Can you render every line from the one containing "As this image" through the last line of the entries, both ends included, as a Markdown table with the columns Row and Line? Number the rows, and omit blank lines and pictures.
━━━ AVAILABLE DATA
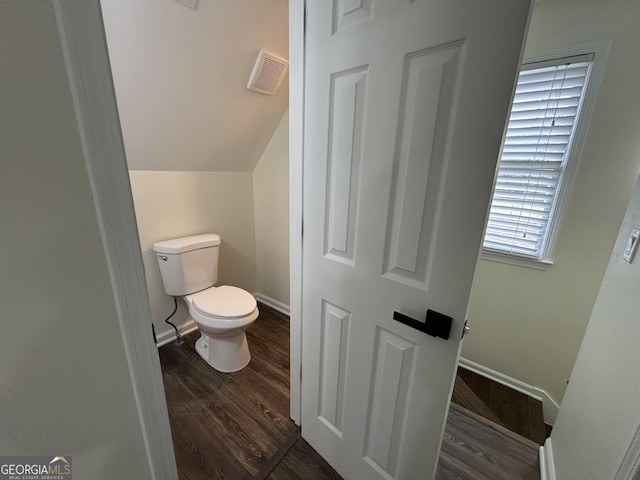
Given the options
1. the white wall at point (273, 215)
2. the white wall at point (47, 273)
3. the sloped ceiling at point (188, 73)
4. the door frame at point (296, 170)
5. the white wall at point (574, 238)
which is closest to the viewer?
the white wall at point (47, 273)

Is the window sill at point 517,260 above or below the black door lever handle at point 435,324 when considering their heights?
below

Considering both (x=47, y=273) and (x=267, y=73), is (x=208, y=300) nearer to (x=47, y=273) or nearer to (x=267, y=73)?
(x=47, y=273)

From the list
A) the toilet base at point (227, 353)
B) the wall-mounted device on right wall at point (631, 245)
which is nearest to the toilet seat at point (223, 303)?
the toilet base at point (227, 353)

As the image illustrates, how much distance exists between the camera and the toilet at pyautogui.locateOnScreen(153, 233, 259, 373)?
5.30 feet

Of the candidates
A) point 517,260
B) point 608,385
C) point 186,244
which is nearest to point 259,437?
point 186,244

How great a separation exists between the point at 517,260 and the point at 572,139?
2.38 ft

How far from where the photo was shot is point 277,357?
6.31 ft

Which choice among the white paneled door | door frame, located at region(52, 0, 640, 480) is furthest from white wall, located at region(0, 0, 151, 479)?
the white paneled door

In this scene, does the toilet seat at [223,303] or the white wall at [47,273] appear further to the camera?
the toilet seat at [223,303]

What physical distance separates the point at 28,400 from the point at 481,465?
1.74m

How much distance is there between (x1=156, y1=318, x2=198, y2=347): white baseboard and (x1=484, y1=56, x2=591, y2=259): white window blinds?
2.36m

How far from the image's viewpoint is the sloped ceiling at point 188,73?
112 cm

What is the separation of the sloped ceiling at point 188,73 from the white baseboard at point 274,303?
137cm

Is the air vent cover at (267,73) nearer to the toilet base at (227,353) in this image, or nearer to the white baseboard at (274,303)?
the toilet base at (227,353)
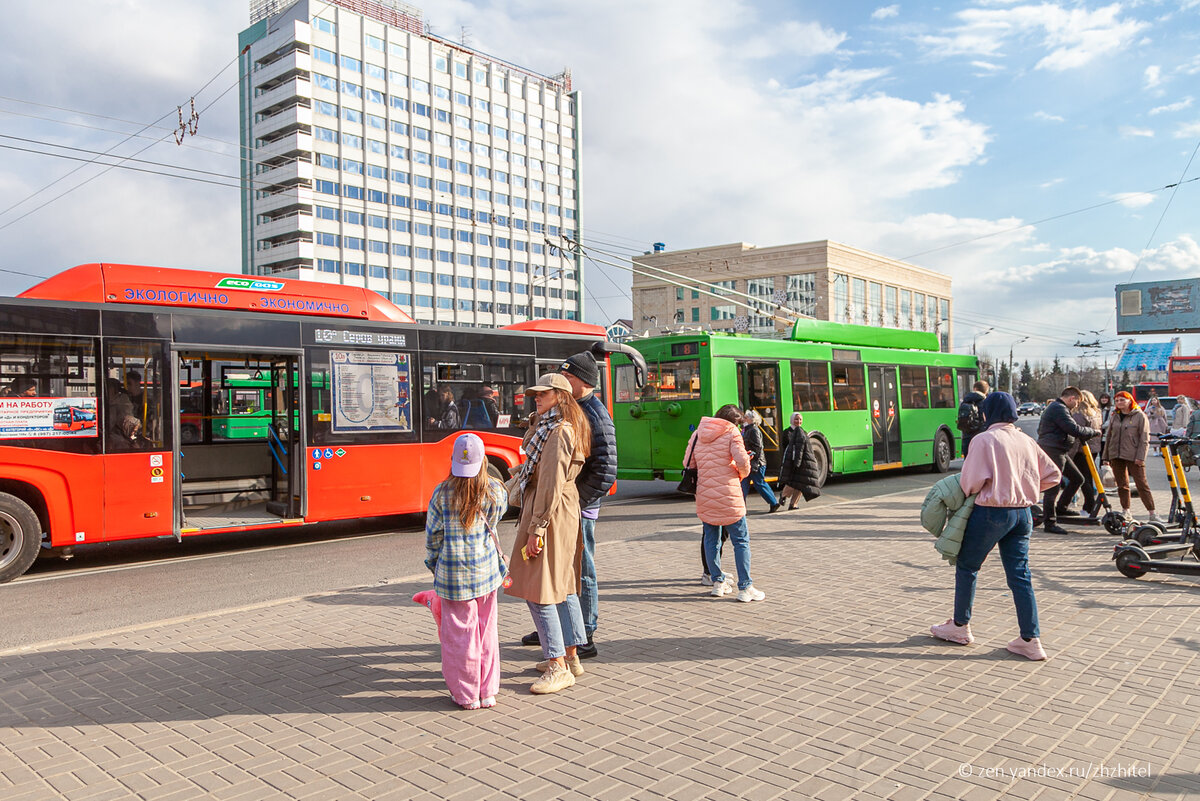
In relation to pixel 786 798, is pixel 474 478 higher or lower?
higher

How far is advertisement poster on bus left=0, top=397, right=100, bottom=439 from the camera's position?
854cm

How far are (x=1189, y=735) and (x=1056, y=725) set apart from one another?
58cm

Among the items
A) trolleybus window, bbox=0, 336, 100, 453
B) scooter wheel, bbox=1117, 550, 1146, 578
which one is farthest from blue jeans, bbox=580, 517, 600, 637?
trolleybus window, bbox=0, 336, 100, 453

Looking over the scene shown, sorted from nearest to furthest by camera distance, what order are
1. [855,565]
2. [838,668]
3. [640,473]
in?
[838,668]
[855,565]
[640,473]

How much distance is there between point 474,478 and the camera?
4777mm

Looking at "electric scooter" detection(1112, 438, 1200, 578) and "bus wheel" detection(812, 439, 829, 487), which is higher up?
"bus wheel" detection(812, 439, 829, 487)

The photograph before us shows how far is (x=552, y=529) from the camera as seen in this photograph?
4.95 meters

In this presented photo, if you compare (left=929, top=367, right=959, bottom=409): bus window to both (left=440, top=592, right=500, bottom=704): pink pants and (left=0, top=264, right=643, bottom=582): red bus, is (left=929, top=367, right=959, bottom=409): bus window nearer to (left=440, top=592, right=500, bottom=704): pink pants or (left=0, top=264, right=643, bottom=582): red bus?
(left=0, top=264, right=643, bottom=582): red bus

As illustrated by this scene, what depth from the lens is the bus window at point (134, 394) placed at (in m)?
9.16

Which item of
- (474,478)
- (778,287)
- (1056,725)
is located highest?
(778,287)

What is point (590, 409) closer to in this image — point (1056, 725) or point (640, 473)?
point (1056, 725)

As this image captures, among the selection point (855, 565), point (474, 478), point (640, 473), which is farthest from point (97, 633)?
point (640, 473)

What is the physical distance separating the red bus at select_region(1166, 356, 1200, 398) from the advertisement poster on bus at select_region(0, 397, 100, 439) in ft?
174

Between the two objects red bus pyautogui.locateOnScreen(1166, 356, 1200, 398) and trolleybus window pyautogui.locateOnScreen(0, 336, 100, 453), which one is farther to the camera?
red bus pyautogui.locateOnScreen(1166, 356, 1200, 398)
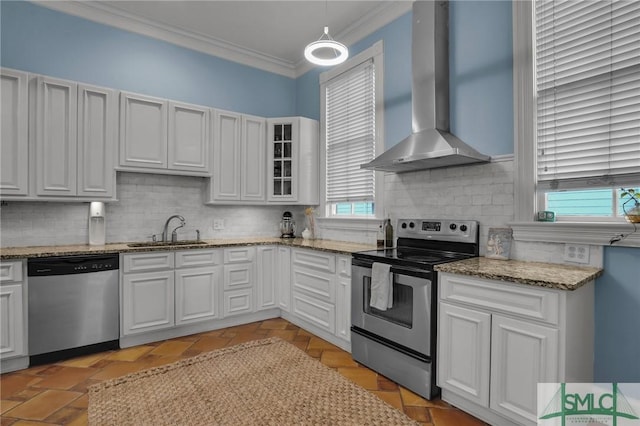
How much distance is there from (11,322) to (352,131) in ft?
━━━━━━
* _EXERCISE ANSWER_
| Row | Line |
|---|---|
| 1 | As this image captures, among the selection point (855, 565), point (474, 478), point (640, 473), which is farthest from point (97, 633)? |
| 2 | point (640, 473) |
| 3 | What is the physical distance separating the red bus at select_region(1166, 356, 1200, 398) from the advertisement poster on bus at select_region(0, 397, 100, 439) in ft? |
| 4 | 174 |
| 5 | Between the two objects red bus pyautogui.locateOnScreen(1166, 356, 1200, 398) and trolleybus window pyautogui.locateOnScreen(0, 336, 100, 453), which one is farther to the camera? |
| 6 | red bus pyautogui.locateOnScreen(1166, 356, 1200, 398) |
| 7 | How much distance is there from (11,322) to (352,131) in ft? |